_Given entries:_
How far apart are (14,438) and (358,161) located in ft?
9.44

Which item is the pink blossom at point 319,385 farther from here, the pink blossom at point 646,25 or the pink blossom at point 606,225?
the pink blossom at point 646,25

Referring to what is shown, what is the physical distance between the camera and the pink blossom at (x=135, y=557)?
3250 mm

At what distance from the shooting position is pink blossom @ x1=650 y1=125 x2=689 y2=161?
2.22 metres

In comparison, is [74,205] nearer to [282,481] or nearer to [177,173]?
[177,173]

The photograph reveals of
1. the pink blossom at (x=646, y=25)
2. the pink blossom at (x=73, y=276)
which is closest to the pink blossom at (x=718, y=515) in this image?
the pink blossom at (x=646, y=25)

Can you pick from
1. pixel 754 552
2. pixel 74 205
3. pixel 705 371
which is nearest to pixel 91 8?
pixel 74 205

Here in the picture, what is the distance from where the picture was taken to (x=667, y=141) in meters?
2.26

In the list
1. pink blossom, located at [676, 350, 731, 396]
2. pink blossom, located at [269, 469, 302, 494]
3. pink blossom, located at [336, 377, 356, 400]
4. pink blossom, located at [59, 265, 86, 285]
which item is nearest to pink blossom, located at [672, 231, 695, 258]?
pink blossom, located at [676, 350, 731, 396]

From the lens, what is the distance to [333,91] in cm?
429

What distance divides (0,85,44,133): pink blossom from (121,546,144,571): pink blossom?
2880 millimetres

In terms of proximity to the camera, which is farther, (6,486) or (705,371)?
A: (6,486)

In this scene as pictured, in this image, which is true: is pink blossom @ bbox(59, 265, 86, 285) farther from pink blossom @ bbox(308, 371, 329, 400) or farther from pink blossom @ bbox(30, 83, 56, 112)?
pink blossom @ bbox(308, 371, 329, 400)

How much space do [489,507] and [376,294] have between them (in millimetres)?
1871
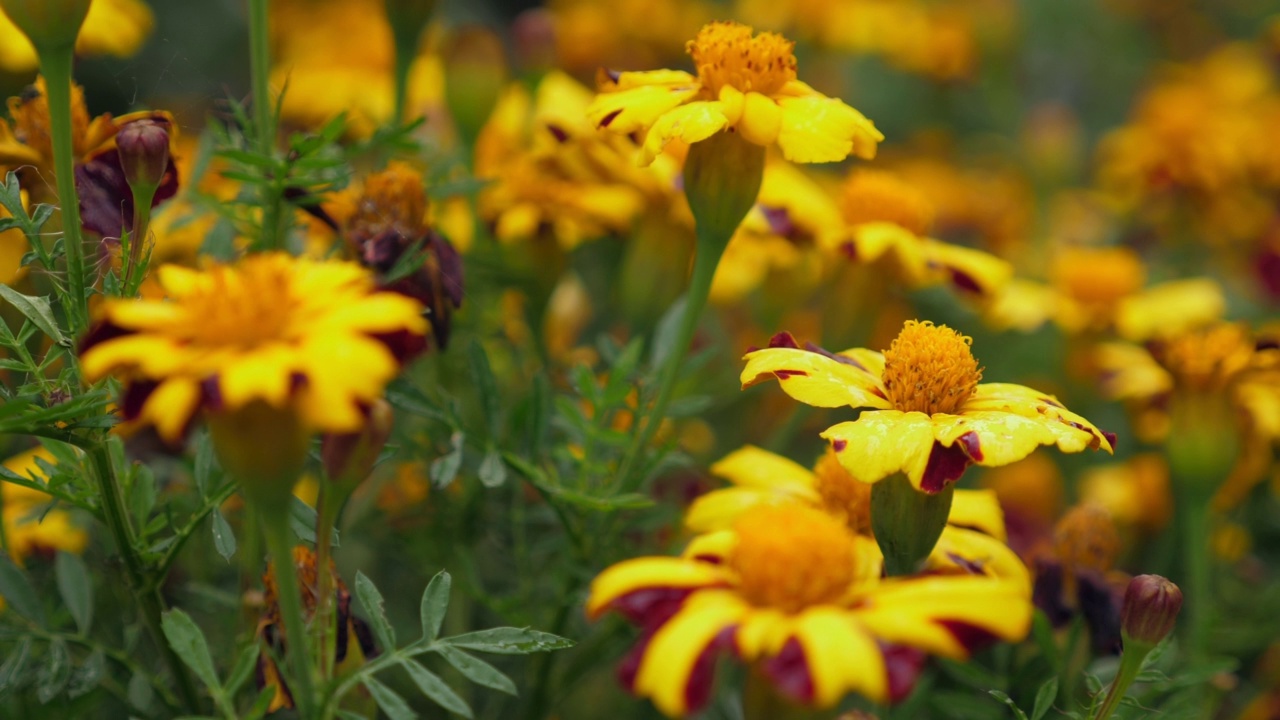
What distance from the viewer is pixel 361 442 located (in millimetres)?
661

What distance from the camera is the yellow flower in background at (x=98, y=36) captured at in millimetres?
1082

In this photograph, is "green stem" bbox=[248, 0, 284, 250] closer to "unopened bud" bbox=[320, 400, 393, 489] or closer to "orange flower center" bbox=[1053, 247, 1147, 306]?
"unopened bud" bbox=[320, 400, 393, 489]

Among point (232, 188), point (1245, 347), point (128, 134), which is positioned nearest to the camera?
point (128, 134)

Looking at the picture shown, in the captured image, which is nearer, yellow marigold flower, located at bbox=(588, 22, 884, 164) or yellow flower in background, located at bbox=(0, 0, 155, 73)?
yellow marigold flower, located at bbox=(588, 22, 884, 164)

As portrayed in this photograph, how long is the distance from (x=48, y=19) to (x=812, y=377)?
0.53m

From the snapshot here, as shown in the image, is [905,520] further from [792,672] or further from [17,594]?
[17,594]

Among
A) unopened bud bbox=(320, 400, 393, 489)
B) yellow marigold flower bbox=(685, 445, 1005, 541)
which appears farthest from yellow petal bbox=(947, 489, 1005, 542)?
unopened bud bbox=(320, 400, 393, 489)

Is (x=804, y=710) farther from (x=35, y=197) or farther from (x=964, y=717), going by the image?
(x=35, y=197)

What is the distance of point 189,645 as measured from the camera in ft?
2.32

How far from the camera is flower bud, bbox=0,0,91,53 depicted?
0.74 meters

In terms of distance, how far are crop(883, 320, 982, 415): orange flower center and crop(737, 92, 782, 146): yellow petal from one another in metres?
0.17

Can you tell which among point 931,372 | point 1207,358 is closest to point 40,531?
point 931,372

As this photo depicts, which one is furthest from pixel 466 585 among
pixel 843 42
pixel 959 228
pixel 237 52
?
pixel 237 52

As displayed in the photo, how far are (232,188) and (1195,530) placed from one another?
1.05 meters
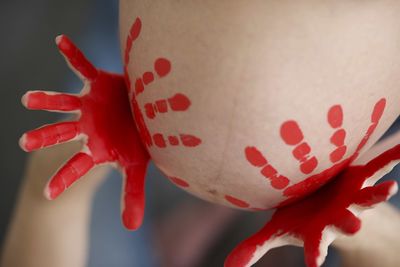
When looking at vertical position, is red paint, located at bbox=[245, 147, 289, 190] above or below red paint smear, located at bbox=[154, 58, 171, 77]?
below

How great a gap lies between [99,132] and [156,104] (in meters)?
0.09

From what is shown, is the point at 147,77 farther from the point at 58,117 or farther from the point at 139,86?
the point at 58,117

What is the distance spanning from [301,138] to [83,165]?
169 millimetres

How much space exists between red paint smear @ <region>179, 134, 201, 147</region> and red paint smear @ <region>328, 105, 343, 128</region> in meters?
0.08

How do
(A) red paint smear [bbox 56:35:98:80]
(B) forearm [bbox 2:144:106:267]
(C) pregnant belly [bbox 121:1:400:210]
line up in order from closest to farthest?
1. (C) pregnant belly [bbox 121:1:400:210]
2. (A) red paint smear [bbox 56:35:98:80]
3. (B) forearm [bbox 2:144:106:267]

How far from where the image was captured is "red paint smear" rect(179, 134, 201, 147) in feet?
1.13

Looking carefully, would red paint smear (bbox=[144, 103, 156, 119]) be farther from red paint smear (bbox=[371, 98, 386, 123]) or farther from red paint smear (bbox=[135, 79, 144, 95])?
red paint smear (bbox=[371, 98, 386, 123])

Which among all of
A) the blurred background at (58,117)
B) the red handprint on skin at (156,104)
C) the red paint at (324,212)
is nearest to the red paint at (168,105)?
the red handprint on skin at (156,104)

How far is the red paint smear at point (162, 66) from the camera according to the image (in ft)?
1.10

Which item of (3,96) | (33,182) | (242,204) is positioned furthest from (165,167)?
(3,96)

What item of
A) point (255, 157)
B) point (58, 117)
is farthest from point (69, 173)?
point (58, 117)

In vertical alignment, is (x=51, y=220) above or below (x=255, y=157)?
below

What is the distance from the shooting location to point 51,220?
0.53m

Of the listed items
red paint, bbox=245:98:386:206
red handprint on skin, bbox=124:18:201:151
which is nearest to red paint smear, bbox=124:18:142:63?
red handprint on skin, bbox=124:18:201:151
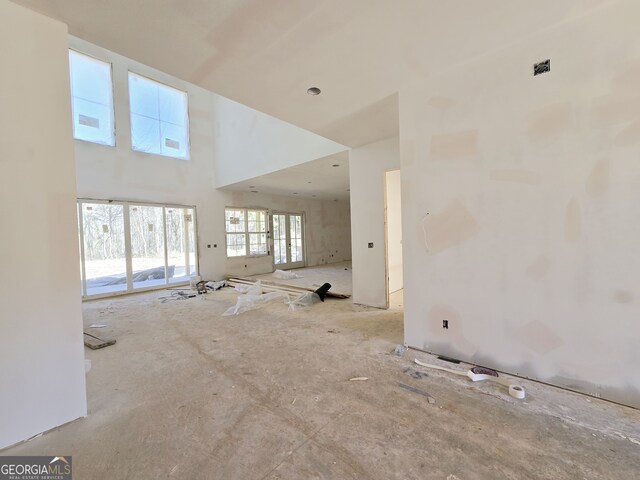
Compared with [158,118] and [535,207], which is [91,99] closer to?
[158,118]

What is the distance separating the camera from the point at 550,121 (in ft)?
6.86

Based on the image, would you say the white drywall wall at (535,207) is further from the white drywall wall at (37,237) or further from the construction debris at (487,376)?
the white drywall wall at (37,237)

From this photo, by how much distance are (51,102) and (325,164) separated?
410cm

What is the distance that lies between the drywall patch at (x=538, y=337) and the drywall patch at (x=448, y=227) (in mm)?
863

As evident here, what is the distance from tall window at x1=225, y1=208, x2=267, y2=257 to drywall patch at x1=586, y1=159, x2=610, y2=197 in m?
7.62

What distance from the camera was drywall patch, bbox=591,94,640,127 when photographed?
1819 mm

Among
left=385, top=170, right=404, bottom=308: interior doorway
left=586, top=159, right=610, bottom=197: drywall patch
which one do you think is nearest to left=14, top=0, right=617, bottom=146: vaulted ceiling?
left=586, top=159, right=610, bottom=197: drywall patch

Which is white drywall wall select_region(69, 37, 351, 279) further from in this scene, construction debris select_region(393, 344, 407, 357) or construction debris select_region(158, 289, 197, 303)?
construction debris select_region(393, 344, 407, 357)

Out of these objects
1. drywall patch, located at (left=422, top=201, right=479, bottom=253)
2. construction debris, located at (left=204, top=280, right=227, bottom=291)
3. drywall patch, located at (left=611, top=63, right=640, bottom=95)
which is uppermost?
drywall patch, located at (left=611, top=63, right=640, bottom=95)

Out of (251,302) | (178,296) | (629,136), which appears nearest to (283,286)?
(251,302)

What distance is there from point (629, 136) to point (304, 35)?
2372mm

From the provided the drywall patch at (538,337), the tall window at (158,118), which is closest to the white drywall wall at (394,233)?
the drywall patch at (538,337)

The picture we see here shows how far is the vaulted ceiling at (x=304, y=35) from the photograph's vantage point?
1.80 meters

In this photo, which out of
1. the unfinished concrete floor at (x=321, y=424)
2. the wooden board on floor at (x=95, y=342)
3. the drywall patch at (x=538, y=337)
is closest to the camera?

_Exercise prompt:_
Copy the entire listing above word for word, omitting the pictures.

_Solution below:_
How far apart are (14,438) and (358,161) located in ft?
9.44

Which item is the pink blossom at point 319,385 farther from here, the pink blossom at point 646,25 or the pink blossom at point 606,225?
the pink blossom at point 646,25

Referring to what is shown, what is the physical distance between the camera and the pink blossom at (x=135, y=557)?
3250 mm

At what distance from the shooting position is pink blossom @ x1=650 y1=125 x2=689 y2=161?
2.22 metres

In comparison, is [74,205] nearer to [282,481] or nearer to [177,173]?
[177,173]

The photograph reveals of
1. the pink blossom at (x=646, y=25)
2. the pink blossom at (x=73, y=276)
which is closest to the pink blossom at (x=718, y=515) in this image?
the pink blossom at (x=646, y=25)

Can you pick from
1. pixel 754 552
2. pixel 74 205
3. pixel 705 371
which is nearest to pixel 91 8?
pixel 74 205

Here in the picture, what is the distance from where the picture was taken to (x=667, y=141) in meters?
2.26

In the list
1. pink blossom, located at [676, 350, 731, 396]
2. pink blossom, located at [269, 469, 302, 494]
3. pink blossom, located at [336, 377, 356, 400]
4. pink blossom, located at [59, 265, 86, 285]
which item is nearest to pink blossom, located at [672, 231, 695, 258]?
pink blossom, located at [676, 350, 731, 396]

From the lens, what is the distance to [333,91] in cm?
429

What distance divides (0,85,44,133): pink blossom from (121,546,144,571): pink blossom?
2880 millimetres

In terms of proximity to the camera, which is farther, (6,486) or (705,371)?
A: (6,486)

In this scene as pictured, in this image, which is true: is pink blossom @ bbox(59, 265, 86, 285) farther from pink blossom @ bbox(308, 371, 329, 400) or farther from pink blossom @ bbox(30, 83, 56, 112)?
pink blossom @ bbox(308, 371, 329, 400)

How much space do [489,507] and [376,294] have between them (in millimetres)?
1871
What distance from the viewer is pixel 361 442 located (in millimetres)?
661

What distance from the camera is the yellow flower in background at (x=98, y=36) captured at in millimetres?
1082

In this photograph, is "green stem" bbox=[248, 0, 284, 250] closer to "unopened bud" bbox=[320, 400, 393, 489] or closer to "orange flower center" bbox=[1053, 247, 1147, 306]?
"unopened bud" bbox=[320, 400, 393, 489]

Among point (232, 188), point (1245, 347), point (128, 134), which is positioned nearest to the camera?
point (128, 134)

Looking at the picture shown, in the captured image, which is nearer, yellow marigold flower, located at bbox=(588, 22, 884, 164) or yellow flower in background, located at bbox=(0, 0, 155, 73)?
yellow marigold flower, located at bbox=(588, 22, 884, 164)

As portrayed in this photograph, how long is the distance from (x=48, y=19) to (x=812, y=377)?
0.53m

From the snapshot here, as shown in the image, is [905,520] further from [792,672] or further from [17,594]?
[17,594]

Among
A) unopened bud bbox=(320, 400, 393, 489)
B) yellow marigold flower bbox=(685, 445, 1005, 541)
which appears farthest from yellow petal bbox=(947, 489, 1005, 542)?
unopened bud bbox=(320, 400, 393, 489)

Is (x=804, y=710) farther from (x=35, y=197) or farther from (x=964, y=717), going by the image?
(x=35, y=197)

What is the distance of point 189,645 as measured from the camera in ft?
2.32

How far from the camera is flower bud, bbox=0,0,91,53 depicted?
0.74 meters

In terms of distance, how far are crop(883, 320, 982, 415): orange flower center and crop(737, 92, 782, 146): yellow petal from one another in metres?
0.17

Can you tell which among point 931,372 | point 1207,358 is closest to point 40,531?
point 931,372

As this photo depicts, which one is furthest from pixel 466 585 among
pixel 843 42
pixel 959 228
pixel 237 52
?
pixel 237 52

As displayed in the photo, how far are (232,188) and (1195,530) placed from one another?
1.05 meters
When looking at vertical position, is red paint, located at bbox=[245, 147, 289, 190] above or below red paint smear, located at bbox=[154, 58, 171, 77]?
below

How great a gap lies between [99,132] and [156,104] (in meters)?
0.09

From what is shown, is the point at 147,77 farther from the point at 58,117 or farther from the point at 139,86?
the point at 58,117

What is the distance spanning from [301,138] to [83,165]?
169 millimetres

How much space exists between red paint smear @ <region>179, 134, 201, 147</region> and red paint smear @ <region>328, 105, 343, 128</region> in meters?
0.08

How do
(A) red paint smear [bbox 56:35:98:80]
(B) forearm [bbox 2:144:106:267]
(C) pregnant belly [bbox 121:1:400:210]
line up in order from closest to farthest?
1. (C) pregnant belly [bbox 121:1:400:210]
2. (A) red paint smear [bbox 56:35:98:80]
3. (B) forearm [bbox 2:144:106:267]

How far from where the image was captured is "red paint smear" rect(179, 134, 201, 147) in feet?
1.13

Looking carefully, would red paint smear (bbox=[144, 103, 156, 119]) be farther from red paint smear (bbox=[371, 98, 386, 123]) or farther from red paint smear (bbox=[135, 79, 144, 95])?
red paint smear (bbox=[371, 98, 386, 123])

Which among all of
A) the blurred background at (58,117)
B) the red handprint on skin at (156,104)
C) the red paint at (324,212)
is nearest to the red paint at (168,105)?
the red handprint on skin at (156,104)

How far is the red paint smear at point (162, 66) from the camera according to the image (in ft)?
1.10

Which item of (3,96) | (33,182) | (242,204) is positioned furthest from (165,167)?
(3,96)

What item of
A) point (255, 157)
B) point (58, 117)
is farthest from point (69, 173)?
point (58, 117)

In vertical alignment, is (x=51, y=220) above or below (x=255, y=157)?
below

What is the distance from the shooting location to point 51,220?
0.53m

Of the listed items
red paint, bbox=245:98:386:206
red handprint on skin, bbox=124:18:201:151
which is nearest to red paint smear, bbox=124:18:142:63?
red handprint on skin, bbox=124:18:201:151
Compared with [158,118] and [535,207], which is [91,99] closer to?
[158,118]

What is the distance separating the camera from the point at 550,121 (in ft)?
6.86

Based on the image, would you say the white drywall wall at (535,207) is further from the white drywall wall at (37,237) or further from the construction debris at (487,376)?
the white drywall wall at (37,237)

From this photo, by how much distance are (51,102) and (325,164) separated?
410cm

What is the distance that lies between the drywall patch at (x=538, y=337) and the drywall patch at (x=448, y=227) (in mm)?
863

As evident here, what is the distance from tall window at x1=225, y1=208, x2=267, y2=257 to drywall patch at x1=586, y1=159, x2=610, y2=197 in m?
7.62

What distance from the camera was drywall patch, bbox=591,94,640,127 when photographed?
1819 mm

Among
left=385, top=170, right=404, bottom=308: interior doorway
left=586, top=159, right=610, bottom=197: drywall patch
which one do you think is nearest to left=14, top=0, right=617, bottom=146: vaulted ceiling?
left=586, top=159, right=610, bottom=197: drywall patch

Which is white drywall wall select_region(69, 37, 351, 279) further from in this scene, construction debris select_region(393, 344, 407, 357) or construction debris select_region(158, 289, 197, 303)?
construction debris select_region(393, 344, 407, 357)

Out of these objects
1. drywall patch, located at (left=422, top=201, right=479, bottom=253)
2. construction debris, located at (left=204, top=280, right=227, bottom=291)
3. drywall patch, located at (left=611, top=63, right=640, bottom=95)
which is uppermost?
drywall patch, located at (left=611, top=63, right=640, bottom=95)

Out of (251,302) | (178,296) | (629,136), which appears nearest to (283,286)?
(251,302)

What distance is there from point (629, 136) to point (304, 35)?
2372mm

From the provided the drywall patch at (538,337), the tall window at (158,118), which is closest to the white drywall wall at (394,233)?
the drywall patch at (538,337)

The picture we see here shows how far is the vaulted ceiling at (x=304, y=35) from the photograph's vantage point?
1.80 meters

In this photo, which out of
1. the unfinished concrete floor at (x=321, y=424)
2. the wooden board on floor at (x=95, y=342)
3. the drywall patch at (x=538, y=337)
is closest to the camera?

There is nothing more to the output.